(Data excerpts)

_ _ _

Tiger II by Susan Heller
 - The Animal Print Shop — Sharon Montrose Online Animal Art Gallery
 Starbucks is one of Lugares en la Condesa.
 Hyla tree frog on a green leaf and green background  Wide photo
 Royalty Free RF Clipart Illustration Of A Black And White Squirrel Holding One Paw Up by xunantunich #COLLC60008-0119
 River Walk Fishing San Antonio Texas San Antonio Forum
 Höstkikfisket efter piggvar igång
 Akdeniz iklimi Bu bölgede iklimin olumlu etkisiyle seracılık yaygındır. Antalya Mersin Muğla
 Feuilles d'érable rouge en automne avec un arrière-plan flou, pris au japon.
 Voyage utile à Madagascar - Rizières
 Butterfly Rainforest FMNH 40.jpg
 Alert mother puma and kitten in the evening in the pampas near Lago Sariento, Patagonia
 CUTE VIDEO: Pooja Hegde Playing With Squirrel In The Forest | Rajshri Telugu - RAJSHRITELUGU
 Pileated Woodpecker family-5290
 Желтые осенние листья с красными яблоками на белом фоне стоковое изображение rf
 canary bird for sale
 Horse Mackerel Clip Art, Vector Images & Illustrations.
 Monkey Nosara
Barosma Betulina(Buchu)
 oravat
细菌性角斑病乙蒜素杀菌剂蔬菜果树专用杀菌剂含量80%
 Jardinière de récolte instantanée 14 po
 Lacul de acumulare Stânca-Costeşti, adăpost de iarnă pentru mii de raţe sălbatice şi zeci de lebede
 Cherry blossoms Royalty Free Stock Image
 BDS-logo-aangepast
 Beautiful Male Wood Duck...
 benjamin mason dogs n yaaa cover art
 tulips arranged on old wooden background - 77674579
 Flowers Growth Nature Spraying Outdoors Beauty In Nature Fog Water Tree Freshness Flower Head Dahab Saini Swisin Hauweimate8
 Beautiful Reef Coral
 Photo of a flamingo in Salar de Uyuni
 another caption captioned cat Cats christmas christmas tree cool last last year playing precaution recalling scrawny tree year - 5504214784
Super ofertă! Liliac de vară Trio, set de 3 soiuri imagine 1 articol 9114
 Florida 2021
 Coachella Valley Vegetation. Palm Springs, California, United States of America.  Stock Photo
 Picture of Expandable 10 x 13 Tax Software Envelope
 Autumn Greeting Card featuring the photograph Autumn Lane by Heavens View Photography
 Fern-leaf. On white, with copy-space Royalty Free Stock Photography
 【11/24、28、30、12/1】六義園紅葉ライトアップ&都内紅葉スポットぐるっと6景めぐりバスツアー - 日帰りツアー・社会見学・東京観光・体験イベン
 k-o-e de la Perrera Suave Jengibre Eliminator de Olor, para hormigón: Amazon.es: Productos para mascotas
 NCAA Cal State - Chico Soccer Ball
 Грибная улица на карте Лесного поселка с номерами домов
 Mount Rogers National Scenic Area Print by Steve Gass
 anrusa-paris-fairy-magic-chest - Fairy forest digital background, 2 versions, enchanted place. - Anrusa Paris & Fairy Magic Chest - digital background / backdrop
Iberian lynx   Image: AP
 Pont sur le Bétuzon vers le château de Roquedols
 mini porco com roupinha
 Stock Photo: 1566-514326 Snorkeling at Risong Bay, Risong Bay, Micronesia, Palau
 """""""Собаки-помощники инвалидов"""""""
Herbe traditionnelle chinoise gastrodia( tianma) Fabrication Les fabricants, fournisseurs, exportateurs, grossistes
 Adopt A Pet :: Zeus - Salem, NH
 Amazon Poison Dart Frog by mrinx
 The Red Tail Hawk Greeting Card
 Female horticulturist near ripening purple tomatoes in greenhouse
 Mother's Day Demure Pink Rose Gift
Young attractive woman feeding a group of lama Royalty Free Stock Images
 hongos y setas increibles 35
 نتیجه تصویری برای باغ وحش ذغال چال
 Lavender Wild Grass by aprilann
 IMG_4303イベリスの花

_ _ _

* **Problem requirements**
All that is needed is the line containing "Lavender Wild Grass by aprilann" and each line after it to the end of the data above, set down exactly.

* **Response to this task**
 Lavender Wild Grass by aprilann
 IMG_4303イベリスの花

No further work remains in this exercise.